Albanians NGO files lawsuit against park hydropower project
Albanian residents and a non-governmental organization have filed a lawsuit against the government for giving a permit to build a hydropower station in a protected valley.
Toka (Earth), a local organization founded in 2016 to conserve the Albanian Alps, and about 1,000 residents of four villages in the Valbona Valley want the court to "declare the absolute invalidity of the concession contract."
The 8,000-hectare (20,000 acre) valley is in the Albanian Alps, a scenic area attractive to tourists about 260 kilometers (160 miles) north of the capital, Tirana.
Toka president Catherine Bohne said the project would cause "serious and irreparable damage to both the natural environment as well as the community's social well-being."
The case was taken to the Administrative Court in Tirana after failed attempts to convince the Energy Ministry to stop the project. Bohne said the project's opponents encountered either unresponsive ears or were given the runaround.
Energy Ministry spokesman Dardan Malaj said the ministry inherited hundreds of concessions for small hydropower stations from the previous government.
"As they have gone to the court, let's wait for its verdict," Malaj said.
Toka was founded a year ago to protect the environment. The group says there already are 14 hydropower projects in Valbona Valley National Park, approved or in the early stages of planning, that it calls "among the most egregious and ill-thought-out examples of unsustainable hydropower development in Albania."
Bohne said area residents were worried when they saw the first developer start building a few years ago a 2 megawatt power plant that could change the flow of river water with a new canal. A single project would seriously impact and potentially destroy the ecosystems of the national park, she said.
Bohne said they are now focused on stopping the construction work while the case makes its way through the legal system.

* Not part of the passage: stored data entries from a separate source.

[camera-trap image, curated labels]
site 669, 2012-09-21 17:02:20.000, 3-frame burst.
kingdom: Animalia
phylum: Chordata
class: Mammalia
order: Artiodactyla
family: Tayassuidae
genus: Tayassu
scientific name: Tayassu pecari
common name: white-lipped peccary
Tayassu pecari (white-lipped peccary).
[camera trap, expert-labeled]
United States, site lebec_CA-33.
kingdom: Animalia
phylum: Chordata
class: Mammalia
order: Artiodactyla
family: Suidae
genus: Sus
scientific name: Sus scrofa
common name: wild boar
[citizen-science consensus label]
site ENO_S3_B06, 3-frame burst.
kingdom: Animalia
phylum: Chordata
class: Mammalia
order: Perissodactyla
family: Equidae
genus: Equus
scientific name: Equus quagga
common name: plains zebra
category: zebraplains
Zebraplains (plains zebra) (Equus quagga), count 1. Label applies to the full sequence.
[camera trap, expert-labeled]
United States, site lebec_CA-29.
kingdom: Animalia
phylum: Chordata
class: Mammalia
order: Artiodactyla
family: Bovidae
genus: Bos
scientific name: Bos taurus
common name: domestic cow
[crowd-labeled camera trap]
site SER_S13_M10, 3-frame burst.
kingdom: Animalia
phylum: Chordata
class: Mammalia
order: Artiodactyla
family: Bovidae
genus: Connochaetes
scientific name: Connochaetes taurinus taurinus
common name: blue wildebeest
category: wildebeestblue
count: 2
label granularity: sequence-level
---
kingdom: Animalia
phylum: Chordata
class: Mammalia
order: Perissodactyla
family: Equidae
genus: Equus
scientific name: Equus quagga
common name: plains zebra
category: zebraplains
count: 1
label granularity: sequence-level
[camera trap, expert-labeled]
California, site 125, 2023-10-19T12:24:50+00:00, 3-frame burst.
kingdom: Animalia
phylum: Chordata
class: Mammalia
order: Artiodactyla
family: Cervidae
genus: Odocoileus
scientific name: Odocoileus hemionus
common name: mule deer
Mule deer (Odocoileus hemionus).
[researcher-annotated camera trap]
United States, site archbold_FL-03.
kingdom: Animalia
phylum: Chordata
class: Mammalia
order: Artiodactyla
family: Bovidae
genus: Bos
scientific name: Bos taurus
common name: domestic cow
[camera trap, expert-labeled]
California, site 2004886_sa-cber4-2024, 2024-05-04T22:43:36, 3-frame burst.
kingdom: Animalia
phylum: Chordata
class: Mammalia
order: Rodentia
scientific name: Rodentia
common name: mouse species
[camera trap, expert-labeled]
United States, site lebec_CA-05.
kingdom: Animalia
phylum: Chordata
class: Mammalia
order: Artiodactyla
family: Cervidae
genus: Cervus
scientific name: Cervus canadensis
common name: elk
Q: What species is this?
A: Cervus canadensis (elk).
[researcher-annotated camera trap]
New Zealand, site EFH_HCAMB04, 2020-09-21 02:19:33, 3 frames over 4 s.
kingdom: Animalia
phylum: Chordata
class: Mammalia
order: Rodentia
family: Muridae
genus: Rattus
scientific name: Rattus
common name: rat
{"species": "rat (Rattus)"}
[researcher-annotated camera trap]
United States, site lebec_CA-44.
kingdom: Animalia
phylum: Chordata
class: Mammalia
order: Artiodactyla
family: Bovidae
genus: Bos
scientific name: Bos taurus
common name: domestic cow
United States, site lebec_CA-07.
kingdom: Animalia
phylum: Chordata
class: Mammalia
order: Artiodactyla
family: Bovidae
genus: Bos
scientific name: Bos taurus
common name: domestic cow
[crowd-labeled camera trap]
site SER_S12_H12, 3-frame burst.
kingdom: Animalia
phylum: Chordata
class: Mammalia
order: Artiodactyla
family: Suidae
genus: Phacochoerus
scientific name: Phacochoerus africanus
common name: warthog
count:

In a separate development, four environmental NGOs are protesting a proposal for a resort center at the Divjake-Karavasta National Park, located 100 kilometers (62 miles) south of Tirana on the Adriatic Sea shore. The groups fear the center would destroy the park's flora and fauna.
They called on the government Monday not to allow the project to go forward.
"Mass tourism is not Albania's strongest point," the groups said. "To be compatible with the neighbors, Albania should go toward ecotourism."